GOOEY CINNAMON APPLE BUNDLES PERFECT FALL TREAT



Gooey Cinnamon Apple Bundles Perfect Fall Treat image

This recipe comes from my cousin, Heather, and is a family favorite. I love the flavors and think it's perfect for a Fall treat. For those on Weight Watchers Plus (2) apple bundles are 3 points (adjust up if you add a topping.)

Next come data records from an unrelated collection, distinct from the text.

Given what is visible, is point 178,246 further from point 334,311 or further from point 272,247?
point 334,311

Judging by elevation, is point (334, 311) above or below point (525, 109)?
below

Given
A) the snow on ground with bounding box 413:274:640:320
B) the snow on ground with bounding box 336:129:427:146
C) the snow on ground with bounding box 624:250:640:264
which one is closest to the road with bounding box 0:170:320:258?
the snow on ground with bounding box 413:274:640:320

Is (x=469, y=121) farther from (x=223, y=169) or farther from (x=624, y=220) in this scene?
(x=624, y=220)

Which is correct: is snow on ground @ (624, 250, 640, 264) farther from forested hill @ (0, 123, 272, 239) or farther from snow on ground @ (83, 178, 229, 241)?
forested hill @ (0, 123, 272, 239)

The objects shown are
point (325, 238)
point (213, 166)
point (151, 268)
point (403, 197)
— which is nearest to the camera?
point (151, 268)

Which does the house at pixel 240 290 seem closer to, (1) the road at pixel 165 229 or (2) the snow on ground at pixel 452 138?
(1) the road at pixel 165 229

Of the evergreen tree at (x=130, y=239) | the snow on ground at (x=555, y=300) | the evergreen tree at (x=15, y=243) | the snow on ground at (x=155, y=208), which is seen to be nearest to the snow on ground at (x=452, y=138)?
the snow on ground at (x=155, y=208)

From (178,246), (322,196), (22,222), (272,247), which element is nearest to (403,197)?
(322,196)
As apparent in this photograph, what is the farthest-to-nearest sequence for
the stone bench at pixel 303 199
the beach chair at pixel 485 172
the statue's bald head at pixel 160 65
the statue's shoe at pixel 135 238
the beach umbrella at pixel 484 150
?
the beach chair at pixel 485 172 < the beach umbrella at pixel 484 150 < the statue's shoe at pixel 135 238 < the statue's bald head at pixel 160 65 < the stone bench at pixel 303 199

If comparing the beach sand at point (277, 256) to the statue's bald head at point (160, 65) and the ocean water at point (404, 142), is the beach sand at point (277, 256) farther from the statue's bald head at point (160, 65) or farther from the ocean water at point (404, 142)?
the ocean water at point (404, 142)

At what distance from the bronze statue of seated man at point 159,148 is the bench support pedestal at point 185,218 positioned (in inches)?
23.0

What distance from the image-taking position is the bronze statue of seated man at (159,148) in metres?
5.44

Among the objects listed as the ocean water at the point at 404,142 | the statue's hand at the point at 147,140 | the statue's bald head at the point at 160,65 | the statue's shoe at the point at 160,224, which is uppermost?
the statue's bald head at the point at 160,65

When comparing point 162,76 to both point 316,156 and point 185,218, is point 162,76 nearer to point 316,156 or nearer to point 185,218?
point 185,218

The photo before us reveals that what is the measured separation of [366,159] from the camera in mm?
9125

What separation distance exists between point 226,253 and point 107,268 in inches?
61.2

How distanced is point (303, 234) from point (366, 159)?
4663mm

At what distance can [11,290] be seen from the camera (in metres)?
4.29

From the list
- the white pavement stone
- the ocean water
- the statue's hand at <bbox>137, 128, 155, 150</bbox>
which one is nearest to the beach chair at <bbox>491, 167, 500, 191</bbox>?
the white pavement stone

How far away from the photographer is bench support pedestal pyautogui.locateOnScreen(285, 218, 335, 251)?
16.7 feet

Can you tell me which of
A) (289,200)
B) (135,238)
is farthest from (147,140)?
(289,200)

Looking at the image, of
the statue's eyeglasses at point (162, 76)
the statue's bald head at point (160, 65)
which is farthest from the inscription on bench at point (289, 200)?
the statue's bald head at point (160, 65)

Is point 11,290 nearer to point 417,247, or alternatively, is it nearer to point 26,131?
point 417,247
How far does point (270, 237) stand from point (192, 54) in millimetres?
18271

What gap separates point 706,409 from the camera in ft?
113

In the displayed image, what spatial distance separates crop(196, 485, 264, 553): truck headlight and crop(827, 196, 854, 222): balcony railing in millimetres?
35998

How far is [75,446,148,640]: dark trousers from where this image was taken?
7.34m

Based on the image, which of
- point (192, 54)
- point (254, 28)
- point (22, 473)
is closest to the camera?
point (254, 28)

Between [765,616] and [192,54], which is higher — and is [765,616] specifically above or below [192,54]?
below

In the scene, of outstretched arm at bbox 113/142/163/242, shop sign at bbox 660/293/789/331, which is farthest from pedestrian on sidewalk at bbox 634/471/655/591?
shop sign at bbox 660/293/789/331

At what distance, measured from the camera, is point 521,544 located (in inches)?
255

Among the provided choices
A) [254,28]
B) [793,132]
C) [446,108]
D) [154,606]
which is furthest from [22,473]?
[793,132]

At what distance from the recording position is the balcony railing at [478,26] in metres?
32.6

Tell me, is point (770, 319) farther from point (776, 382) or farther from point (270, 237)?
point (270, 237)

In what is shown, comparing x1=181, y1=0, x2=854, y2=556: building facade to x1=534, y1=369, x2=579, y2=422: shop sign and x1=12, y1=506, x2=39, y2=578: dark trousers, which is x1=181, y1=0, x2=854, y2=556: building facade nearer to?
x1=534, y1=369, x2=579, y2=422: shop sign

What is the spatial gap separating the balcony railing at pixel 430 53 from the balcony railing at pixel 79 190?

Provided by Kylie @ Made by a Princess

Categories     Dessert

Time 45m

Yield 24

Number Of Ingredients 9

3 green apples
1 package Pillsbury Crescent Roll Dough Sheet
1 orange
1.5 tbsp butter
1/4 cup granulated sugar
1/4 cup brown sugar
2 tsp ground cinnamon or pumpkin pie spice
Zest of 1/2 the orange
*salt to sprinkle over the top

Steps:

  • Preheat oven at 375
  • Unroll the crescent roll sheet and cut into 24 strips.
  • Cut apples with an apple slicer. If you don't have an apple slicer cut apple into 8 wedges.
  • Wrap dough strip around apple wedge.
  • Place apple wedges in a greased oven safe dish, side by side in neat rows.
  • In a small bowl mix sugars, spice, and orange zest together.
  • Melt butter then brush wedges with melted butter and sprinkle sugar mix on top of wrapped apple wedges.
  • Squeeze juice from the orange into the dish so there is a thin layer of orange juice along the bottom. (I squeezed the orange right over the wedges and down the sides.)
  • Right before placing in the oven I sprinkled a little bit of salt on the wedges because I like a little salty taste and it brings out all the flavors.
  • Bake at 375 for 25-35 minutes.
  • Top with whipped cream or powdered sugar and sprinkle a bit of the sugar mix. Serve warm or cold.